Mapping chromatin structure at base-pair resolution unveils a unified model of cis-regulatory element interactions

HP Li and JLT Dalgleish and G Lister and MJ Maristany and J Huertas and AM Dopico-Fernandez and JC Hamley and N Denny and G Bloye and WJ Zhang and L Hentges and R Doll and Y Wei and M Maresca and E Dimitrova and L Pytowski and EAJ Tunnacliffe and M Kassouf and D Higgs and E De Wit and RJ Klose and L Schermelleh and R Collepardo-Guevara and TA Milne and JOJ Davies, CELL, 188, 7175-7193 (2025).
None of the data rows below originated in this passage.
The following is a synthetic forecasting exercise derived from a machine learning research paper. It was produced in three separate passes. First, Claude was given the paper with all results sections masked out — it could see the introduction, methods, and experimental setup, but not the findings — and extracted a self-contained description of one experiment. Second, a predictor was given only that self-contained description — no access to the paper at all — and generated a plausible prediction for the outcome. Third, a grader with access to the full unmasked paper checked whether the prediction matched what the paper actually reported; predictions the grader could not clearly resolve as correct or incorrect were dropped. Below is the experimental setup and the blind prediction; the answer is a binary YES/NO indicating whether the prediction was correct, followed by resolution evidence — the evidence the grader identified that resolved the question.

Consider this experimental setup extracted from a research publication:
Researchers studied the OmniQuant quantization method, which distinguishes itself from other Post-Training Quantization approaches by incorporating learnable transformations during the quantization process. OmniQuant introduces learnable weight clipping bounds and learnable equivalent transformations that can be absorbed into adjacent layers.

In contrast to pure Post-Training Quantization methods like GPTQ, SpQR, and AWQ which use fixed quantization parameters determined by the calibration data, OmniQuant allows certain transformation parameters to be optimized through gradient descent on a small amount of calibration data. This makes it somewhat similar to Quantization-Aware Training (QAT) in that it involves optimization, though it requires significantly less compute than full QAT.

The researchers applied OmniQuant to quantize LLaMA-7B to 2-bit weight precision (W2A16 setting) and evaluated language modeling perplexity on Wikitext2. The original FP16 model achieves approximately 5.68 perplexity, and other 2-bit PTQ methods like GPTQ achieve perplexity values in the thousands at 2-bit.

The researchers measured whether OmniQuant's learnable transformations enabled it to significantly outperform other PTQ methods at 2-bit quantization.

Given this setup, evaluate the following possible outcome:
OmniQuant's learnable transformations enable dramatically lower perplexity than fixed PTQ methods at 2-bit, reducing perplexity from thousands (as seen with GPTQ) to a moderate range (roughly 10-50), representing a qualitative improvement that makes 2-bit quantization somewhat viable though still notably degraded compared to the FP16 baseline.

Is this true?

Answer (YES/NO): YES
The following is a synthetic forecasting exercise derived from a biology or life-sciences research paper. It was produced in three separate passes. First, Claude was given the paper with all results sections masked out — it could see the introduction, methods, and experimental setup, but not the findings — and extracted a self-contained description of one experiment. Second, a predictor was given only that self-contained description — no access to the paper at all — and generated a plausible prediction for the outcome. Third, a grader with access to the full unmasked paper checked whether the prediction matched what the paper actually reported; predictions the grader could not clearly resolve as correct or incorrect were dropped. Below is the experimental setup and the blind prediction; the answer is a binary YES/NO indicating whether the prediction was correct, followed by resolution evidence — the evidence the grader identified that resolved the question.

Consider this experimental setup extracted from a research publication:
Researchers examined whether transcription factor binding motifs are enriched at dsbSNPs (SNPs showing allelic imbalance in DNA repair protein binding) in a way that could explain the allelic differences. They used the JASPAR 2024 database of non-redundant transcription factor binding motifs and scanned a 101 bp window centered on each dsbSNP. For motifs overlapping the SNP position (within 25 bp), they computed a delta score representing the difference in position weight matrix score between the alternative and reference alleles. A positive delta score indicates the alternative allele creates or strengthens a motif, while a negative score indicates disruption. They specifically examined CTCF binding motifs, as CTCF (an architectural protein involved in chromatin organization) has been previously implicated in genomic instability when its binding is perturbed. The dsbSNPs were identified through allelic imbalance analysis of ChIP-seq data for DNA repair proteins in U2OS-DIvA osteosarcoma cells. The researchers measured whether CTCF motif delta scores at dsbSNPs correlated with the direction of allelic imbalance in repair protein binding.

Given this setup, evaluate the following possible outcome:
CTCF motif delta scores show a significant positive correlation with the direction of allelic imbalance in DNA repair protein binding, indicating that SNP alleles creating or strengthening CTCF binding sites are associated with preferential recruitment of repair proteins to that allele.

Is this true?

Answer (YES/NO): YES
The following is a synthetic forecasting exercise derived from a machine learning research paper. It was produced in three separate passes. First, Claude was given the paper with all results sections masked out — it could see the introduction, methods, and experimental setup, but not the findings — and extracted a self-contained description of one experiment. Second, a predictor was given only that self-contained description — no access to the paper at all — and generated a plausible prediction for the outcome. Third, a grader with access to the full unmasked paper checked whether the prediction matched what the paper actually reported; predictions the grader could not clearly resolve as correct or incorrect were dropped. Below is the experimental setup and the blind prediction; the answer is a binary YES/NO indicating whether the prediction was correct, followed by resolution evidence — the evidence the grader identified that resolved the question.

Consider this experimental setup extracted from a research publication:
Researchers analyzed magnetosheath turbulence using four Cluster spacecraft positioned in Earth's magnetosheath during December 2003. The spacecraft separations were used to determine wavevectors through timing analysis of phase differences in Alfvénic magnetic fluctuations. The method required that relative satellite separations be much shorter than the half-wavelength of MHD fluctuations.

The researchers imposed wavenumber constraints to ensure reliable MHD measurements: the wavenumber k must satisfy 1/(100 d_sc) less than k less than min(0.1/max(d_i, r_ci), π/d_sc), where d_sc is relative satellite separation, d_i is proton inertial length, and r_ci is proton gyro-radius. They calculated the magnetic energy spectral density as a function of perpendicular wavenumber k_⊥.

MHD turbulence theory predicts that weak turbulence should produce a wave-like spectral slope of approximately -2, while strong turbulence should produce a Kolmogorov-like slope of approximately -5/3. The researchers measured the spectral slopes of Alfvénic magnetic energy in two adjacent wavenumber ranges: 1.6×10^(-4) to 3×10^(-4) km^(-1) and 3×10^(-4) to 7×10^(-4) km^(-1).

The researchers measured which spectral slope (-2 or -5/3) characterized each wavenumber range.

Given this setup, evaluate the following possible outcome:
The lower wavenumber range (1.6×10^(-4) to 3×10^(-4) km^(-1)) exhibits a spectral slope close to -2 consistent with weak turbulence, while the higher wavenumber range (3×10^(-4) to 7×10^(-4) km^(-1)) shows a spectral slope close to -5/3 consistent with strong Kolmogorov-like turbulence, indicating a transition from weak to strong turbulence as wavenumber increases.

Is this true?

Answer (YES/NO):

DOI: 10.1016/j.cell.2025.10.013

Chromatin structure is a key determinant of gene expression in eukaryotes, but it has not been possible to define the structure of cis- regulatory elements at the scale of the proteins that bind them. Here, we generate multidimensional chromosome conformation capture (3C) maps at base-pair resolution using Micro Capture-C ultra (MCCu). This can resolve contacts between individual transcription factor motifs within cis-regulatory elements. Using degron systems, we show that removal of Mediator complex components alters fine-scale promoter structure and that nucleosome depletion plays a key role in transcription factor- driven enhancer-promoter contacts. We observe that chromatin is partitioned into nanoscale domains by nucleosome-depleted regions. This structural conformation is reproduced by chemically specific coarse- grained molecular dynamics simulations of the physicochemical properties of chromatin. Combining MCCu with molecular dynamics simulations and super-resolution microscopy allows us to propose a unified model in which the biophysical properties of chromatin orchestrate contacts between cis-regulatory elements.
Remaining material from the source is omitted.